What you are asked to do: Pictures in the entries below are excluded; copy only the lines from the one containing "Bolsa Pequena Classic" to the one containing "工信部第二批新能源推荐目录发布,重点新车全在这了", both included.

Provided material:
---------------

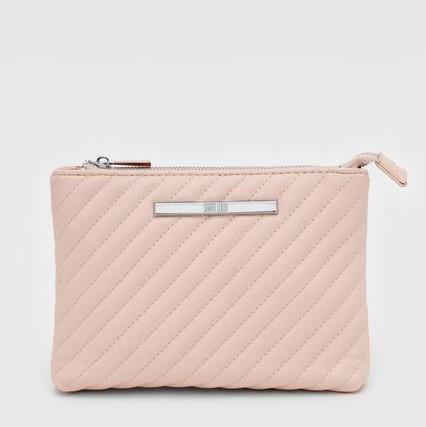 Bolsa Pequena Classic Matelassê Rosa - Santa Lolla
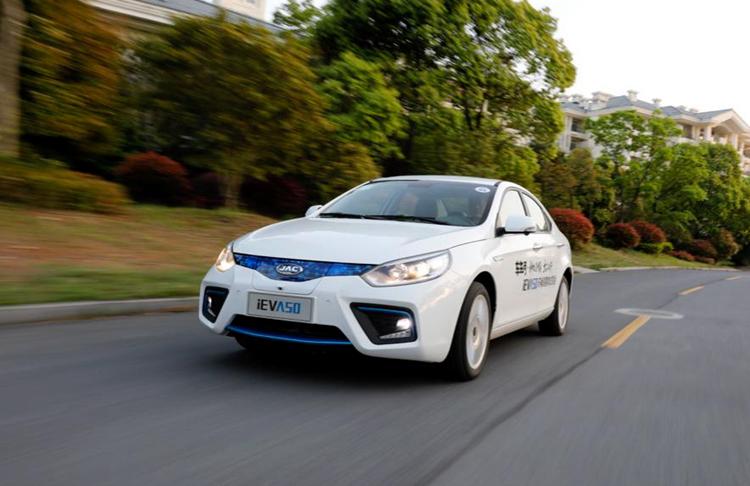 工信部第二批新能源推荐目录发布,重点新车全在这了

---------------

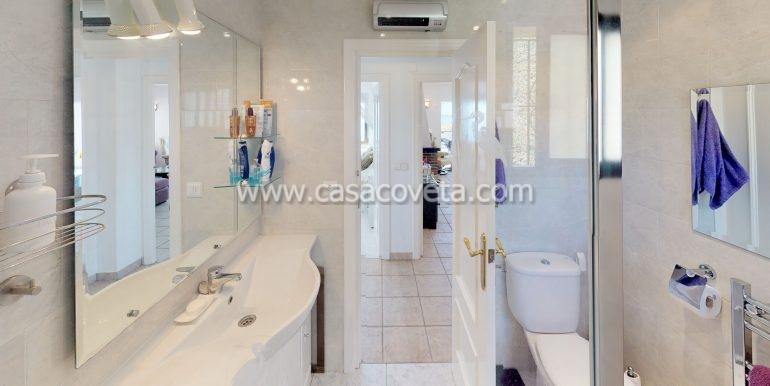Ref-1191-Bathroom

---------------

Reply to the exercise:
 Bolsa Pequena Classic Matelassê Rosa - Santa Lolla
 工信部第二批新能源推荐目录发布,重点新车全在这了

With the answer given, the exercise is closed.